Information
- Grades: 6-12
- Gender: Boys

= Young Men's Preparatory Academy =

School in Florida, United States

 Young Men's Preparatory Academy is a public, single-gender preparatory school located in Miami, Florida, United States. It is a part of Miami-Dade County Public Schools (MDCPS), and serves grades 6–12. It has a leadership curriculum based on The 7 Habits of Highly Effective Teens.

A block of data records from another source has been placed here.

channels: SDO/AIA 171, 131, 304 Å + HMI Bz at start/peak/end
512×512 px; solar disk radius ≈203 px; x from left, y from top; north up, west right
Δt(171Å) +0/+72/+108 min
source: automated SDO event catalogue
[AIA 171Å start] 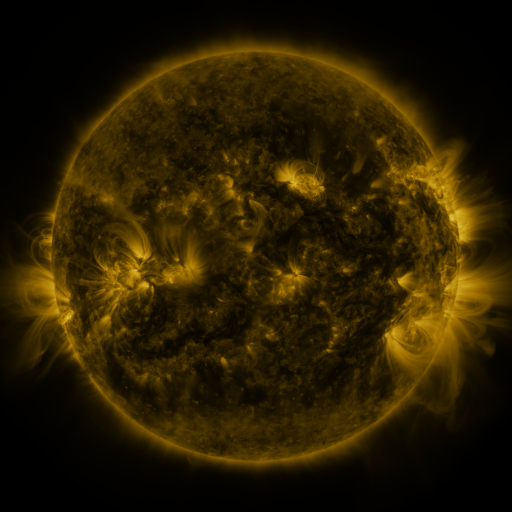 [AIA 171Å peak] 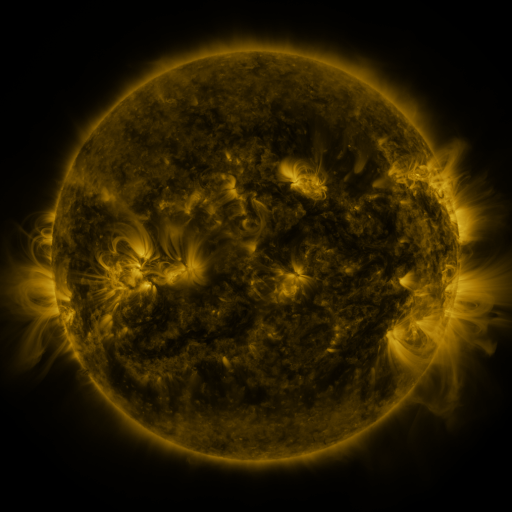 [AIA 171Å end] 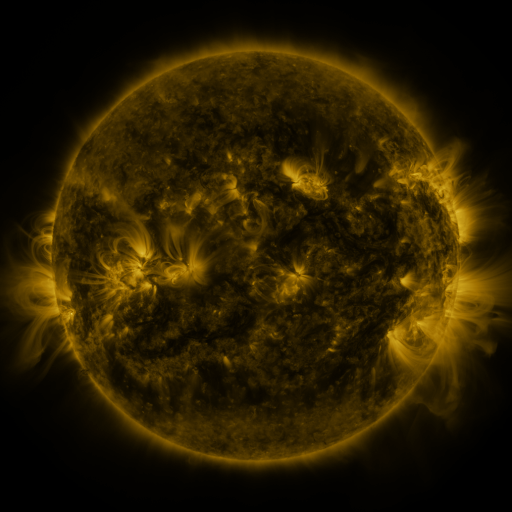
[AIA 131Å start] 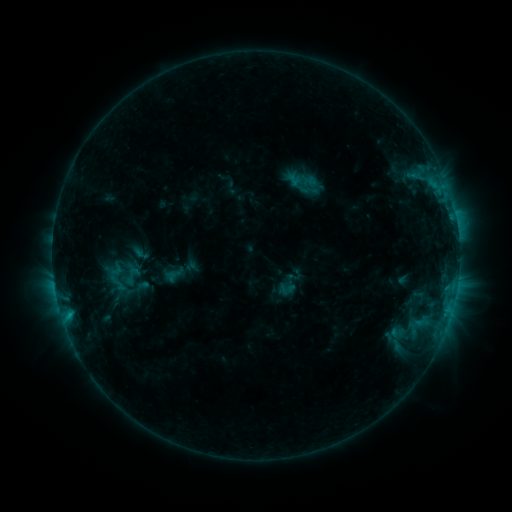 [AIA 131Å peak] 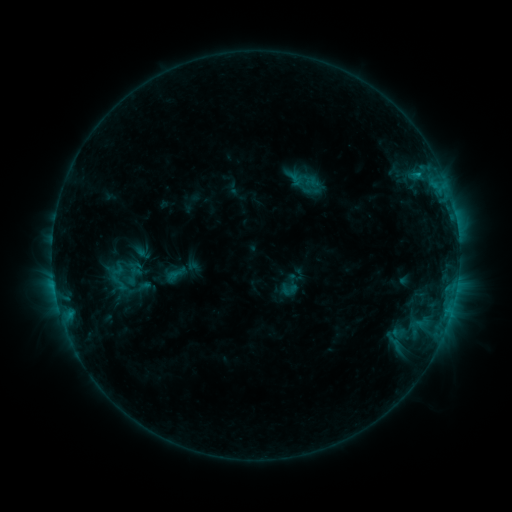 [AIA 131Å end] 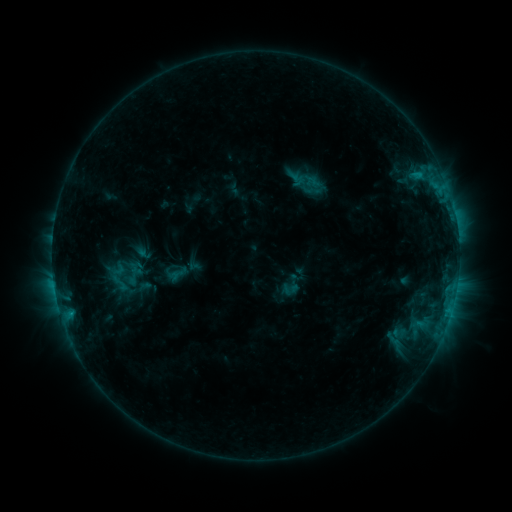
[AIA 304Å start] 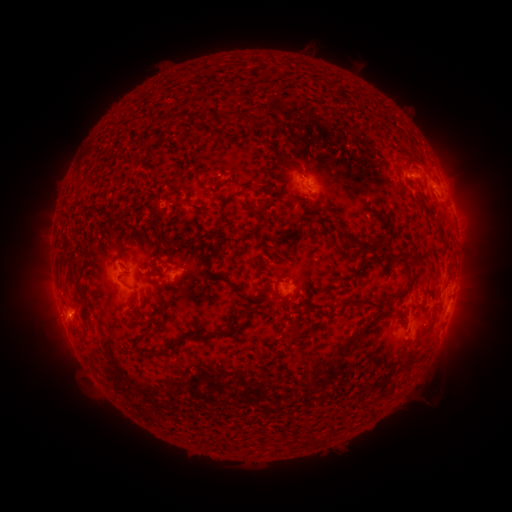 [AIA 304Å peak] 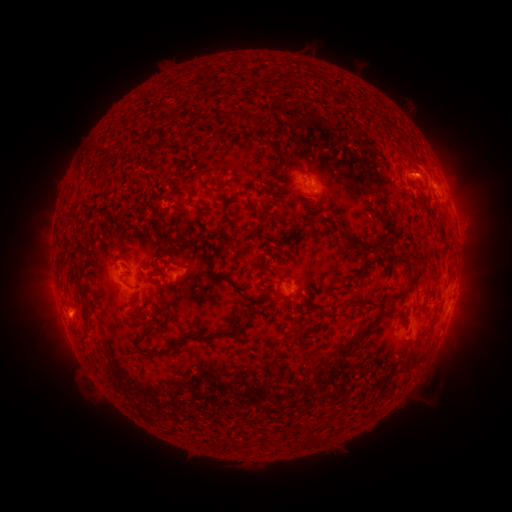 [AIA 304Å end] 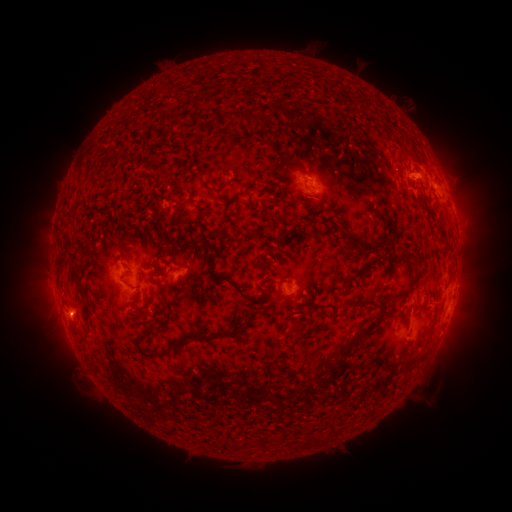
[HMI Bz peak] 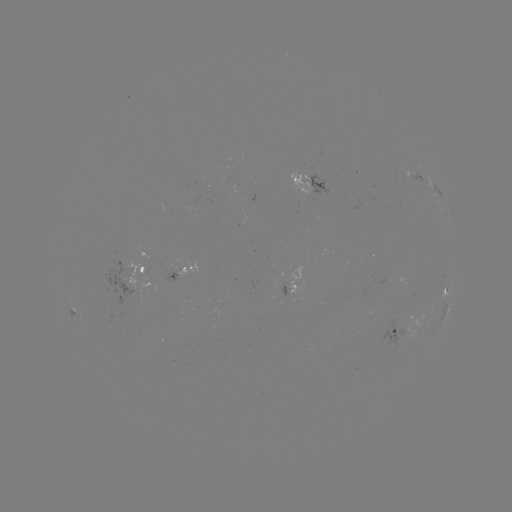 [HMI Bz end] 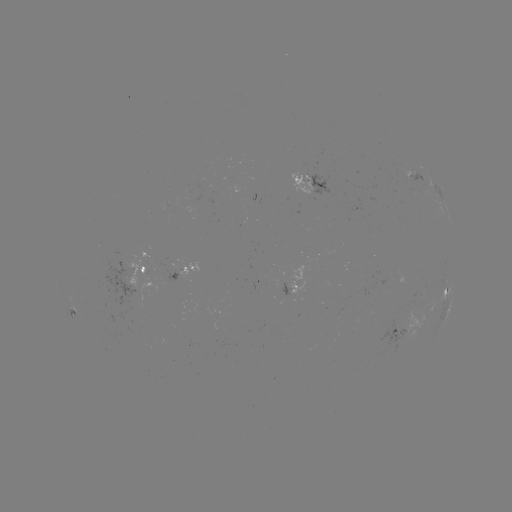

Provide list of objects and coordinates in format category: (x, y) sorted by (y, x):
emerging-flux region: (417, 297)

Laura Isensee and Michael Vasquez of the Miami Herald described the goal of the school as "to hone boys into young men, ready for college." Initially the school only had high school grades, but because Young Women's Preparatory Academy was a 6-12 school, the YMPA administration later decided to expand the school. In 2012 the sixth grade was added, and middle school grades were subsequently included.

==Operations==
The school uniforms of Young Men's Preparatory Academy have and include: brown or black-colored shoes, khaki pants, light blue, logo dress shirt (whether short sleeved or long sleeved), red, school logo tie, and a school logo blazer.

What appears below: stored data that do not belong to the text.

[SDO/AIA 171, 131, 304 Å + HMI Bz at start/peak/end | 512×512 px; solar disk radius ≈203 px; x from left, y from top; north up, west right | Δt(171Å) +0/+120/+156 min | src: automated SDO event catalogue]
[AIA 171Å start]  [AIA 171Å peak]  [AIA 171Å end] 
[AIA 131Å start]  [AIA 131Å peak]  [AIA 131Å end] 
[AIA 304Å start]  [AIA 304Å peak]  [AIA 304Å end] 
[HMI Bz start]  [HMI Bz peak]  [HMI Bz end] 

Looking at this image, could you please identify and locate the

The school does not offer athletics.

MDCPS does not provide transportation to and from this school.

==Academic performance==
As of 2012, over 90% of its graduates had been accepted to colleges and universities.

==Student body==
As of 2012 there were over 140 students, an enrollment Isensee and Vasquez attributed to the lack of athletics and transportation and the difficulty of recruiting boys; they characterized the enrollment number as low in number. Then principal Leonard Ruan stated in 2012 that the boys at the school were more likely to take risks in regards to gaining leadership and school-related positions compared to boys at coeducational schools.